Vasiliev worked as staff photographer for a newspaper in Chelyabinsk for thirty years, during which time he was also a prison warden. From 1948 onward, a fellow worker, Danzig Baldaev, had begun drawing and cataloguing the extensive range of designs made by prisoners onto their skin. These homemade tattoos, scraped and inked into skin with melted book heels, urine or blood, contained a whole range of coded messages against the Soviet regime and about the prisoners’ individual crimes.
Thanks to their efforts, the secret police, and us now, know more about the iconography of this underground artistic phenomenon. Far from being isolated illustrations from a catalogue in a tattoo parlour, Vasiliev’s photographs are a humanizing record that places the faces and bodies of the owners (at one point one in five of the Soviet population) right at the centre of the project.

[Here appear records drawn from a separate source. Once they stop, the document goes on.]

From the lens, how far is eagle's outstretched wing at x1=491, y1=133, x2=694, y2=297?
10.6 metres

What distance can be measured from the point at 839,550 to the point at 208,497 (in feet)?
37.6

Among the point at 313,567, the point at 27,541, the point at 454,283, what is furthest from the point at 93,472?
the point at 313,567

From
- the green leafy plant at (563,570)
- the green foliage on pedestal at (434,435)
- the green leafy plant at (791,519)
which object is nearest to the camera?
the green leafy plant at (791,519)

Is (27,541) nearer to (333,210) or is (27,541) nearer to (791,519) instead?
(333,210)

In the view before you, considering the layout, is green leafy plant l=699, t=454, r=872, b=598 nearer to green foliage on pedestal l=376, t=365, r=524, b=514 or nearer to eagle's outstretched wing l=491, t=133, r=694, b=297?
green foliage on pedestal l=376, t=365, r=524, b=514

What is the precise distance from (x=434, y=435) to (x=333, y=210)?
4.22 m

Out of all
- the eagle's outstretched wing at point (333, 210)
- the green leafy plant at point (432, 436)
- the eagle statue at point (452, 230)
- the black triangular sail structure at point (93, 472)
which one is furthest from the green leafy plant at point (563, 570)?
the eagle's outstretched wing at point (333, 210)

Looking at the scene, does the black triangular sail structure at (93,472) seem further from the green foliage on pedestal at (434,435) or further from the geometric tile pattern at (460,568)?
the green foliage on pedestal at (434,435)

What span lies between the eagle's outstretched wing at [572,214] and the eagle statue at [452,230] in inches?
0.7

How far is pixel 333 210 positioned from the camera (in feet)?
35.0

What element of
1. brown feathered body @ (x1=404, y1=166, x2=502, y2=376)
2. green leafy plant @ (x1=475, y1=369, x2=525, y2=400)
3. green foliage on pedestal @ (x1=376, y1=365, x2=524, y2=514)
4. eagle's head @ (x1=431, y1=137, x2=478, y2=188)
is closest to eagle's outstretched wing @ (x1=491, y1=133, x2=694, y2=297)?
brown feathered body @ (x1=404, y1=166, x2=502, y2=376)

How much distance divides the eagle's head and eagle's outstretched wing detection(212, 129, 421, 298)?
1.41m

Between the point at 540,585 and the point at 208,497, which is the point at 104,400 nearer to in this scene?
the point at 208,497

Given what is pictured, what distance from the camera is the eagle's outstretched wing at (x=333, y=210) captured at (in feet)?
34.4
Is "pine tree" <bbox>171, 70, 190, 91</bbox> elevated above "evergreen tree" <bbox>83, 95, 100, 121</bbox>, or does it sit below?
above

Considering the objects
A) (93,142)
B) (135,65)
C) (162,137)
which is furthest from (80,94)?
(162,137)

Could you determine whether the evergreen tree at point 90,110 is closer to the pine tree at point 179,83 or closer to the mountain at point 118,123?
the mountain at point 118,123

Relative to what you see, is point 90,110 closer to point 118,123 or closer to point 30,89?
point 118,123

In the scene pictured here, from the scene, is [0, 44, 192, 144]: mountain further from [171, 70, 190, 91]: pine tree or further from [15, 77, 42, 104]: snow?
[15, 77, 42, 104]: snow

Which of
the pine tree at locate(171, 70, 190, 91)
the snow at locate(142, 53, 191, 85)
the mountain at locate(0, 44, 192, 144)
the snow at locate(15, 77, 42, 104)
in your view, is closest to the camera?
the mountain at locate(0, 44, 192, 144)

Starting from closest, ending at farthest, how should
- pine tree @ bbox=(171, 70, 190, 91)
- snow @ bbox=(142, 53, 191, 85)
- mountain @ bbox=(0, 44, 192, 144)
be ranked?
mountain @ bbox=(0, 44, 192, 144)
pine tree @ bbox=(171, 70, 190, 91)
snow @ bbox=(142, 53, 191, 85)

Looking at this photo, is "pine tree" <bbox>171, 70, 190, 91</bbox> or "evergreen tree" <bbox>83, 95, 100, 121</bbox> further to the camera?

Taken between 1989 and 1993, Sergei Vasiliev’s photographs of Soviet prisoners document the secret code language of criminals in the USSR, evidence of a gritty spirit of picaresque resistance within a violently repressive culture.
Although this kind of tattooing was actually illegal, and Baldaev was initially forbidden from continuing, the KGB realised what a resource it could be for their criminal files and eventually supported his documentary project. Vasiliev was brought in to supply hard evidence of the designs’ authenticity. Raunchy, grotesque, filled in with insults against the authorities, the imagery developed its own formulas and conventions; for example, a skull means top criminality, a cat is a thief, and so on. To have no tattoos would have meant the lowest status, a lack of toughness; to have certain tattoos could be the sign of an untouchable.